EXCERPT TO READ:
%%

Roy, the latest book is a book called Alphabet Juice, which is kind of a, I guess, a dictionary of your thoughts on interesting words.

Yeah, but it has a thesis, which is that people, when they talk about language, tend for some reason to overlook the intrinsic value of letters and sounds and the sounds of words.

I heard you talking recently, and you used, for instance, the word “tick,” meaning, you know, a jerky movement.

Sure.

That’s not onomatopoeia, but it has a kind of kinesthetic atness, I think.

Also, the word “articulate” is, you have to be articulate to say articulate.

Each of those consonants has to be crisp, right?

You can mumble, mumble, or you can murmur, murmur, but you can’t mumble articulate.

And you call this being “sonic-y,” a word is “sonic-y,” so it’s something beyond onomatopoeia.

Yeah, it could be onomatopoeia, but it also could just be kinesthetic, what your mouth goes through in producing the word.

So do you think that the words adopt different behaviors in our mouths because of what the words mean, or is it the other way around?

Well, I think it’s chicken and the egg.

Is that what I mean?

Yeah, sure.

A little bit of both.

It’s circular, right?

A little bit of feedback both ways?

Yeah.

I mean, words that are expressive in sonic-y ways tend to win out in the evolution of language.

They tend to be used more often.

People enjoy using them, but they carry an electrical power, which I think of as alphabet juice.

And I’ve always wanted to write a word book, but I was reading a linguistics text the other day, or a while back, and it said that the relationship between words and their meaning is arbitrary.

Another word you used recently was “weasily.”

Sounds like the thing that it is, doesn’t it?

You wouldn’t use the word— “Kittenly” would never be negative, right?

Yeah, “weasel” is not a kitten.

No, but a kitten is kind of cute.

So what you’re saying here, and I sense this in the book, is that there’s this kind of baggage or extra information that travels with words that we know instinctively as native English speakers, and yet the dictionaries, as good as they might be, don’t necessarily impart that to us.

There are more flags, there are more things to be said that pass along, right?

Well, in definitions, if you go back to the derivations and the etymology of a word, they often say “echoic,” like the word “cricket.”

They’ll say it’s “imitative” or “echoic.”

%%

DATA SHOWN:
%%

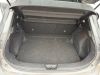 Qashqai 1.5 E-POWER 190business detail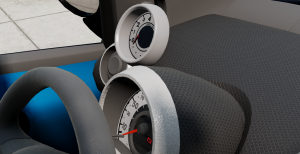 screenshot_2024-08-17_02-04-59.png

%%

YOUR INSTRUCTIONS:
Answer these questions from the interview about words:
1. What is the title of the latest book discussed?
2. What does the speaker call the electrical power carried by words that are expressive in sonic-y ways?
3. Which two labels do definitions often give the word "cricket" in its derivation?
The listing above is separate material, apart from the interview.

FINISHED EXERCISE:
1. Alphabet Juice
2. Alphabet juice
3. "Imitative" or "echoic"